== Source excerpt ==
┄┄┄┄┄┄┄┄┄┄┄┄┄┄┄┄┄┄┄┄

MagnumDweeb
Member
Yesterday I had a cook out at the house I rent. Me and my roomate are big time Grill kings and fiancee can make salads all day long to her heart's content.
So of course I have my latest acquisition in a run of the mill plane jane hip holster, Ruger Redhawk 4" .44 Magnum, resting comfortably on my hip as I sport a T-shirt and swim trunks. My fiance has my P90 in a shoulder holster. My roomate is sporting his first acquisition (at the age of forty, better late than never) Springfield 1911 he got at a pawnshop at a deal (only 10% above blue book). Of course my two redneck buddies are hanging out and sporting their 1911 and Beretta 92F(I think that's the one he had, I didn't ask and he loves Berettas for a reason only he knows).
So of course my roomate's guests start showing up and the 'ooh and ahhs' start along with all kinds of questions. At first it was kind of pleasant grilling up Baby backs and chicken breasts and getting inquisitively grilled about owning a gun in the state of Florida(few of them are natives) then a 'Holy <profanity deleted>'. It was of course some lady from New York city with all that baggage in tow. I started to ignore her but she wouldn't let it go and her husband was no help. She was comabtive and downright unpleasant and I of course offered "if you don't like it you still have your car keys and are welcome to leave, it'll mean more ribs for me" when she commented that me and my fellow gun owning 2nd amendment patriots should lock our guns up in my safe. She kept giving me dirty looks to which I smiled back at.

┄┄┄┄┄┄┄┄┄┄┄┄┄┄┄┄┄┄┄┄

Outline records
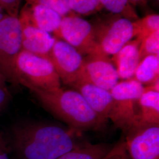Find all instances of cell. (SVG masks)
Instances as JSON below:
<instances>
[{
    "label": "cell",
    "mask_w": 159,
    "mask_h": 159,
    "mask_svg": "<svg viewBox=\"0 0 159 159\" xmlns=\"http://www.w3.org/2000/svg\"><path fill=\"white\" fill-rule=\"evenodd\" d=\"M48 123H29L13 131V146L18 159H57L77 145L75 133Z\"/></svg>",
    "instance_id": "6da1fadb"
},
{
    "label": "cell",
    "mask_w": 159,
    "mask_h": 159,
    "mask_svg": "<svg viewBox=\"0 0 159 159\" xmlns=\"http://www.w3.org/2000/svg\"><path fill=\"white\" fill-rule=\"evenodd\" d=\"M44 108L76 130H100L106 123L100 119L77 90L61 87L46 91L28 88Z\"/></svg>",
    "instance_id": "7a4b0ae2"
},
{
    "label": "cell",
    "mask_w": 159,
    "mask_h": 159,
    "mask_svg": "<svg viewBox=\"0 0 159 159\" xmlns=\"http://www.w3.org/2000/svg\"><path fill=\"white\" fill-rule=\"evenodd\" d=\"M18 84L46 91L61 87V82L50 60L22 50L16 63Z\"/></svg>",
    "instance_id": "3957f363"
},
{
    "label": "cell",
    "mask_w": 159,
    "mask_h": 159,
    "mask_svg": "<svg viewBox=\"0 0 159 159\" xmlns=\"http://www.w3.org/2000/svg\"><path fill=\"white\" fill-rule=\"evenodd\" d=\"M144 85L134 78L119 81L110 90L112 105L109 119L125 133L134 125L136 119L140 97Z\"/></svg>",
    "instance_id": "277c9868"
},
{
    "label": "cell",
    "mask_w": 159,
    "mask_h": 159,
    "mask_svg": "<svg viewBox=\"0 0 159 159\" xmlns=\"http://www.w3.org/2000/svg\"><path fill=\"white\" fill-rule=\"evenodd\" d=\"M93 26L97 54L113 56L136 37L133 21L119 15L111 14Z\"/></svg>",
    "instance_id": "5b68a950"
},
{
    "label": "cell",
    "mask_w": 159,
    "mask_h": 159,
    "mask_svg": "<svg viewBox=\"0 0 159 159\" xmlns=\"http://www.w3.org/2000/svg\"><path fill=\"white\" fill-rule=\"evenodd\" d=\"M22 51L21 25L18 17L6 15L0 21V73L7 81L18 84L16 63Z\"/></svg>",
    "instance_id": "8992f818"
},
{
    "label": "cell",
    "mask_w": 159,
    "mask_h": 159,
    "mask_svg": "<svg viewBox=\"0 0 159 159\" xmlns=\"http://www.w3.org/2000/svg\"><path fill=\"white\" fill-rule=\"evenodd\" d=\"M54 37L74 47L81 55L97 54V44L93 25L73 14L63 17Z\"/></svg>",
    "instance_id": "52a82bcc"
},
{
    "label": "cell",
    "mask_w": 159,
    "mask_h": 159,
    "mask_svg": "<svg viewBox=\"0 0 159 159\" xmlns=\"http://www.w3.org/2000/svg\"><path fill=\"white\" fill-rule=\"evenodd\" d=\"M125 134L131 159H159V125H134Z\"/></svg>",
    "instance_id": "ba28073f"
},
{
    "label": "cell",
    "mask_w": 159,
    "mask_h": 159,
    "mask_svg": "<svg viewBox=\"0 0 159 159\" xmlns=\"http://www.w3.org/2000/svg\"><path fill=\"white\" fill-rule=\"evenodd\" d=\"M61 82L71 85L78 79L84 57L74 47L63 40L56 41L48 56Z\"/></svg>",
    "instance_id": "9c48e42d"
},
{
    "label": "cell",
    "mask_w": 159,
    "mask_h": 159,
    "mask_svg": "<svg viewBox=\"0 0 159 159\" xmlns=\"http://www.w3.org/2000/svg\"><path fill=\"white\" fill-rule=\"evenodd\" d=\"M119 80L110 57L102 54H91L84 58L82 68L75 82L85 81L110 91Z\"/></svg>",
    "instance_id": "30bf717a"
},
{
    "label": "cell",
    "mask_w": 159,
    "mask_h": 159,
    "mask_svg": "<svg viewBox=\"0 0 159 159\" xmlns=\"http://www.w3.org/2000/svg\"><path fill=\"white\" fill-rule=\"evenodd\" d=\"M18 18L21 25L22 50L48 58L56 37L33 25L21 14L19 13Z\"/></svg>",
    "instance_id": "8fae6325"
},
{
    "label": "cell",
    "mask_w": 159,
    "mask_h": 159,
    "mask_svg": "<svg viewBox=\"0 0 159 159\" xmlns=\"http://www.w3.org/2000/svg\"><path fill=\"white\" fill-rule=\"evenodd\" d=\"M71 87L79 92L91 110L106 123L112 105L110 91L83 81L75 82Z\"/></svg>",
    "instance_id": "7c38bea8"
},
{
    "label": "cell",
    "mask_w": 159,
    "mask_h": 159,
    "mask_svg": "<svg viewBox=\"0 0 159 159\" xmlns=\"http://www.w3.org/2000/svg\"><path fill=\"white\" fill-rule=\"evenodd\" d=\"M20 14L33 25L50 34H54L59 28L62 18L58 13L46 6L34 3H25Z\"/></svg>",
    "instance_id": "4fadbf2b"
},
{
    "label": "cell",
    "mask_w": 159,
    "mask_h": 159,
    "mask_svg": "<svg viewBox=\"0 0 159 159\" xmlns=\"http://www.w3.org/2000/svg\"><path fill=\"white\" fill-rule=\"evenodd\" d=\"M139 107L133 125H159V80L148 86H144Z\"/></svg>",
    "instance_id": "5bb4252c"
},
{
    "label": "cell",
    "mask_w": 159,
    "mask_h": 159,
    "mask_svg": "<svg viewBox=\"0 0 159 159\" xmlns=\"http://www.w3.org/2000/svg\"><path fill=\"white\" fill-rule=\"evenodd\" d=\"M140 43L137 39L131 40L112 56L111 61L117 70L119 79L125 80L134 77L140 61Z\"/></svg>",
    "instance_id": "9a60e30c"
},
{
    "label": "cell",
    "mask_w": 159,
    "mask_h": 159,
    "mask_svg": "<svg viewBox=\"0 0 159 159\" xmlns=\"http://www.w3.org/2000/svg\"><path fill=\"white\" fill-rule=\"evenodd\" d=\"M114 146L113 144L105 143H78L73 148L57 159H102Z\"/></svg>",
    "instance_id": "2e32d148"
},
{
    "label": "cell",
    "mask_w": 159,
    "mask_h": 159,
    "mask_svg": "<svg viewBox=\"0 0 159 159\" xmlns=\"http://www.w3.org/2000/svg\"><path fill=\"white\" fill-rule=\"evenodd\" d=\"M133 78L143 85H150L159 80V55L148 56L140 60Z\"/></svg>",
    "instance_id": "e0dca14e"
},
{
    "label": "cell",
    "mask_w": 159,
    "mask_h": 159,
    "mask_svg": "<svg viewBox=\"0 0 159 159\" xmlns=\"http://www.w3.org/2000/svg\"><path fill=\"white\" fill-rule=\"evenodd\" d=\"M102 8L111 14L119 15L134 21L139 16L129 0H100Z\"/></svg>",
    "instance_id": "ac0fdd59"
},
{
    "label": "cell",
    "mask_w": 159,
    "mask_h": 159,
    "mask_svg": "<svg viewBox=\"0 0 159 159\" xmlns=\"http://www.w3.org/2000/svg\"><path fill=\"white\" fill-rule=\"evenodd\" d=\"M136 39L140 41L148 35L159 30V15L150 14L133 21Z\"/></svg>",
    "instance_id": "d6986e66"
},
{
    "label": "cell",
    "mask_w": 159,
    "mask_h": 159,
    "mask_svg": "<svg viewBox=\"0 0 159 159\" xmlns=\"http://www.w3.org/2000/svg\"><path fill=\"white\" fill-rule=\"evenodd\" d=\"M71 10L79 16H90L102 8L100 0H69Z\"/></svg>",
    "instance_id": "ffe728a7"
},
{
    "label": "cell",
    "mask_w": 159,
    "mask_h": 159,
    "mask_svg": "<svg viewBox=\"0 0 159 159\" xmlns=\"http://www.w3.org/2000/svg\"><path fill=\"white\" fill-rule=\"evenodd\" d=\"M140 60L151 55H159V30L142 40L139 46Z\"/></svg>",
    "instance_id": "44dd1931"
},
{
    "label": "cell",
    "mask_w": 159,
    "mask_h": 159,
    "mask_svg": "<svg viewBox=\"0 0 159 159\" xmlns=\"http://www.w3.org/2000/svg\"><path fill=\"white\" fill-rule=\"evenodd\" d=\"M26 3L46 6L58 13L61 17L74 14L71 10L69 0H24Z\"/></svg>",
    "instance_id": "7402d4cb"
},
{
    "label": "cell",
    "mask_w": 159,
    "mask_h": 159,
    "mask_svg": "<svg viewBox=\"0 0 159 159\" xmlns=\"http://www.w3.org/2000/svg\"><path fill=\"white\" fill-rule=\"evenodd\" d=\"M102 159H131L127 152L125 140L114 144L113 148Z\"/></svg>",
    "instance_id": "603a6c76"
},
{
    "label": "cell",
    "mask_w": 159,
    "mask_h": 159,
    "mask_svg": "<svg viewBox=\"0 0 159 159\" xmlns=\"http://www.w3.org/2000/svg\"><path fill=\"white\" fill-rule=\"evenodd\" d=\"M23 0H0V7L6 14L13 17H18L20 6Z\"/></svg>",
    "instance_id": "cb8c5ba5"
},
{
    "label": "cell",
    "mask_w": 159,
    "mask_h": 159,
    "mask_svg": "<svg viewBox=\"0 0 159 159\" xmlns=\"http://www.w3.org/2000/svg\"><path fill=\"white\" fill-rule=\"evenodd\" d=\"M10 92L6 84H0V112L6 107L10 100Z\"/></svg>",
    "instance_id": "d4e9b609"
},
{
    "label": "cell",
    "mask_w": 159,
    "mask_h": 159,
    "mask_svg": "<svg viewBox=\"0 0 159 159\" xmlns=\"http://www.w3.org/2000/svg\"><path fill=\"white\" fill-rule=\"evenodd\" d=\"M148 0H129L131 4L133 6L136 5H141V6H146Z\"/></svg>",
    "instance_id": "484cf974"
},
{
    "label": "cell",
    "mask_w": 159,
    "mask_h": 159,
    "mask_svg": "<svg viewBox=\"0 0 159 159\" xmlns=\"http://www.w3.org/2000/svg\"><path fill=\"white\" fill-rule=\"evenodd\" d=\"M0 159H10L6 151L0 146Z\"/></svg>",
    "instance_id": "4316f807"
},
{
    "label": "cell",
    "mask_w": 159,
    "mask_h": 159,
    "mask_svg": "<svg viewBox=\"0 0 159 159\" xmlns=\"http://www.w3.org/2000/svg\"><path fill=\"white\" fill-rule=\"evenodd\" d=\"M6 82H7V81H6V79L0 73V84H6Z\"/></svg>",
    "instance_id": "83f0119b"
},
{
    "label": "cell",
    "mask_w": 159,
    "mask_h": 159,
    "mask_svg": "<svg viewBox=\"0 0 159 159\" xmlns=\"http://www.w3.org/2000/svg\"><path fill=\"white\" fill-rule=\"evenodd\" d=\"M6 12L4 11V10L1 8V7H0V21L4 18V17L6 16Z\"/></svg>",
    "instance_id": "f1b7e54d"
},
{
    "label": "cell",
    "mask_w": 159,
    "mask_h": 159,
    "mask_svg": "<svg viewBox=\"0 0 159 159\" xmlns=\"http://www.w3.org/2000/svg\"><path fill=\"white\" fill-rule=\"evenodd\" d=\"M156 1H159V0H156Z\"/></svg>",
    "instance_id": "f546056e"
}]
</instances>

┄┄┄┄┄┄┄┄┄┄┄┄┄┄┄┄┄┄┄┄

== Problems ==
A) Print the passage of the cookout post from "MagnumDweeb" up to and including "her heart's content.".
B) Render the entries, from their first line up to and including the line with "123H29L13 131V146L18 159H57L77", as a numbered list, omitting blank lines and leaving the picture out of the answer.

== Solution list ==
A)
MagnumDweeb
Member
Yesterday I had a cook out at the house I rent. Me and my roomate are big time Grill kings and fiancee can make salads all day long to her heart's content.

B)
1. Find all instances of cell. (SVG masks)
2. Instances as JSON below:
3. <instances>
4. [{
5.     "label": "cell",
6.     "mask_w": 159,
7.     "mask_h": 159,
8.     "mask_svg": "<svg viewBox=\"0 0 159 159\" xmlns=\"http://www.w3.org/2000/svg\"><path fill=\"white\" fill-rule=\"evenodd\" d=\"M48 123H29L13 131V146L18 159H57L77 145L75 133Z\"/></svg>",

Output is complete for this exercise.